Receipt chains: cryptographic provenance for fine-tuned models

The provenance problem
The five-step chain
Canonical JSON
The content identifier
TEE attestation as an optional binding
The Rust verifier
TOFU and offline verification

The provenance problem.

You hand a fine-tuned model to a regulator. They ask three questions. What data trained it. What code produced it. What base model it descended from. The honest answer for most production fine-tunes today is a Slack thread, a Notion page, and a hope that the engineer who ran the job has not switched companies. The model itself is a tarball of weights with a filename and no embedded provenance.
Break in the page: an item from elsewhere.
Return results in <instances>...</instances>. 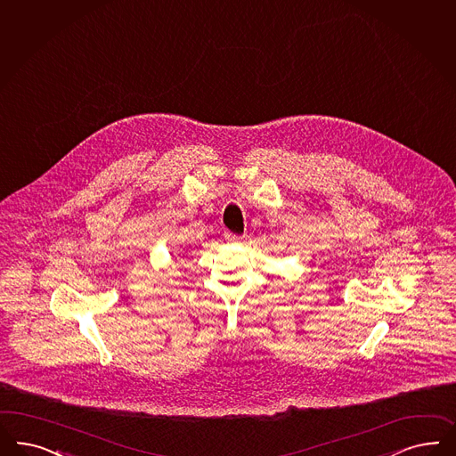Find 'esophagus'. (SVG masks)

A receipt chain solves this at the artifact layer. Every .kolm file carries an in-band proof of how it was built, signed under a tenant key, verifiable from the bytes alone. No network call. No registry lookup. No trust in our continued existence. The verifier is open-source Rust; you can vendor it, embed it, and run it in an air-gapped network.

The five-step chain.

The chain is a sequence of five HMAC seals. Each step hashes a canonical-JSON envelope over (step, input_hash, output_hash) and HMACs the result under the tenant receipt secret. The previous step's output_hash is the next step's input_hash; a single mutation anywhere in the build pipeline produces a different chain.
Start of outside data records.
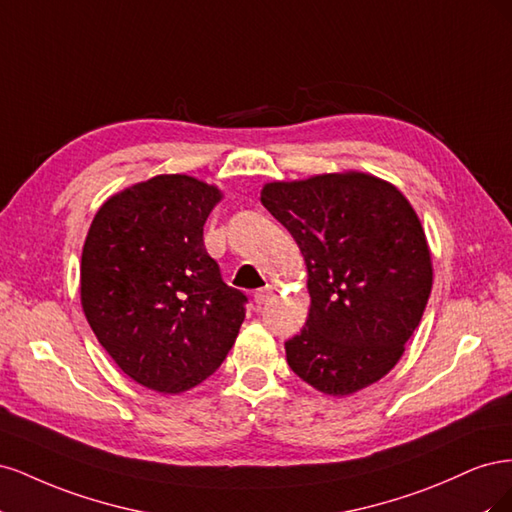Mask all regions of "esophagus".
I'll list each match as a JSON object with an SVG mask.
<instances>
[{"mask_svg":"<svg viewBox=\"0 0 512 512\" xmlns=\"http://www.w3.org/2000/svg\"><path fill=\"white\" fill-rule=\"evenodd\" d=\"M273 297H275V288H273V286H265V288H260V290L254 292V301H256L258 305L269 303Z\"/></svg>","mask_w":512,"mask_h":512,"instance_id":"1","label":"esophagus"}]
</instances>
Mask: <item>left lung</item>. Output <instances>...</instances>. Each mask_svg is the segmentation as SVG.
I'll return each instance as SVG.
<instances>
[{"label": "left lung", "mask_w": 512, "mask_h": 512, "mask_svg": "<svg viewBox=\"0 0 512 512\" xmlns=\"http://www.w3.org/2000/svg\"><path fill=\"white\" fill-rule=\"evenodd\" d=\"M260 203L288 228L307 267L309 314L286 342L290 369L316 391L352 395L406 350L433 284L416 211L393 183L329 173L265 183Z\"/></svg>", "instance_id": "obj_1"}]
</instances>
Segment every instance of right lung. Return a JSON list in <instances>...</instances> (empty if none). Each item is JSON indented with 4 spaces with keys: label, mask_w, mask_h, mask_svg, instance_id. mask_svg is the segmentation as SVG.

step 1  task     spec_hash         →  task_hash
step 2  seeds    task_hash         →  training_stats_hash
step 3  recipes  training_stats_hash → recipes_hash
step 4  evals    recipes_hash      →  eval_set_hash
step 5  package  eval_set_hash     →  artifact_hash

Each output_hash is a sha256 over canonical-JSON of the corresponding input. The spec_hash is over the static artifact specification version (so a future format break invalidates old chains). The task_hash is over the user-supplied task description. The training_stats_hash is over the run-level metrics the trainer emitted. The recipes_hash is over the deterministic recipe registry the compiler synthesized. The eval_set_hash is over the held-out cases the K-score was computed against. The artifact_hash is over the canonical join of every emitted file's sha256.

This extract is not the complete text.